Finite Blocklength Analysis for Optical Fiber MIMO Channels

The multiple-input and multiple-output (MIMO) technique is considered as a promising approach for improving the throughput and reliability of optical fiber communications. However, the finite blocklength (FBL) analysis of optical fiber MIMO systems is not available in the literature. Considering the Jacobi MIMO channel, which was proposed to model the nearly lossless propagation and the crosstalks in optical fiber channels, this paper studies the optimal average error probability (OAEP) of optical fiber multicore/multimode systems in the FBL regime. In particular, we consider the case where the coding rate is in the O (1/√ LM) proximity of the capacity, with M and L denoting the number of transmit channels and blocklength, respectively. To this end, a central limit theorem (CLT) for the information density is first established in the asymptotic regime where the blocklength and the number of transmit, receive, and available channels approach infinity with fixed ratios.
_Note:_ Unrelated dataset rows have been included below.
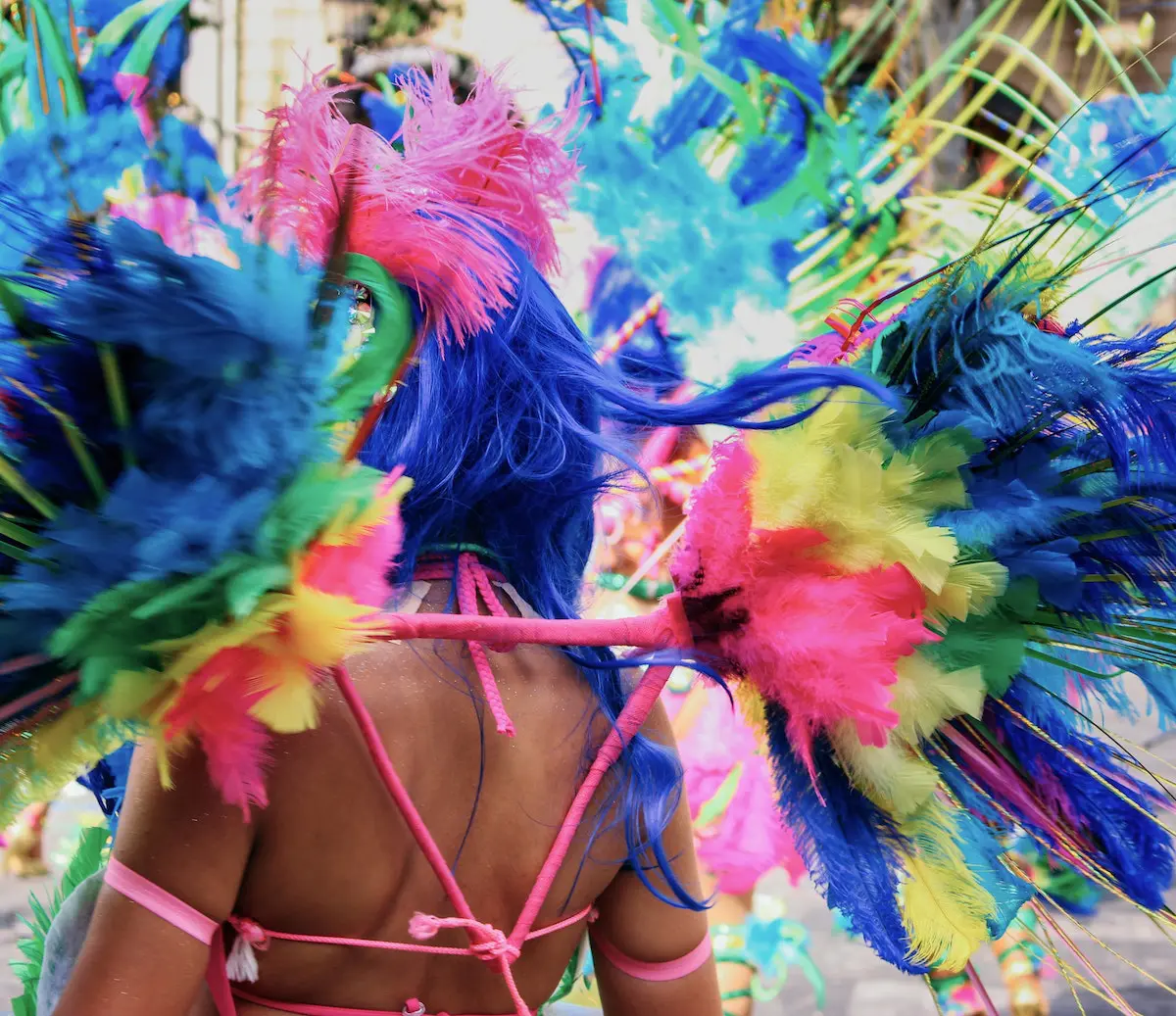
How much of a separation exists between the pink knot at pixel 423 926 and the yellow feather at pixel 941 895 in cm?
44

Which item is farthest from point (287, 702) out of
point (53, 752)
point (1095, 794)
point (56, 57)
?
point (1095, 794)

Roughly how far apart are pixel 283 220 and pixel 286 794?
1.70 ft

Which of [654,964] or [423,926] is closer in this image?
[423,926]

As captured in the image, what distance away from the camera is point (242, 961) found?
1.13 metres

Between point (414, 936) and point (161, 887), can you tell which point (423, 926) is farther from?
point (161, 887)

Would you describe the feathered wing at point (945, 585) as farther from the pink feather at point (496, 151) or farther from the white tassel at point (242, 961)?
the white tassel at point (242, 961)

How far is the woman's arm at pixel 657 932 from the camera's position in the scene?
4.50ft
With the aid of the CLT, the closed-form upper and lower bounds for the OAEP with the concerned rate are then derived. It is shown that the derived bounds could degenerate to those for Rayleigh MIMO channels if the number of available channels goes to infinity. Numerical simulations indicate that the derived bounds are closer to the performance of low-density parity check (LDPC) coding schemes than outage probability, thus providing a better characterization with the concerned the rate.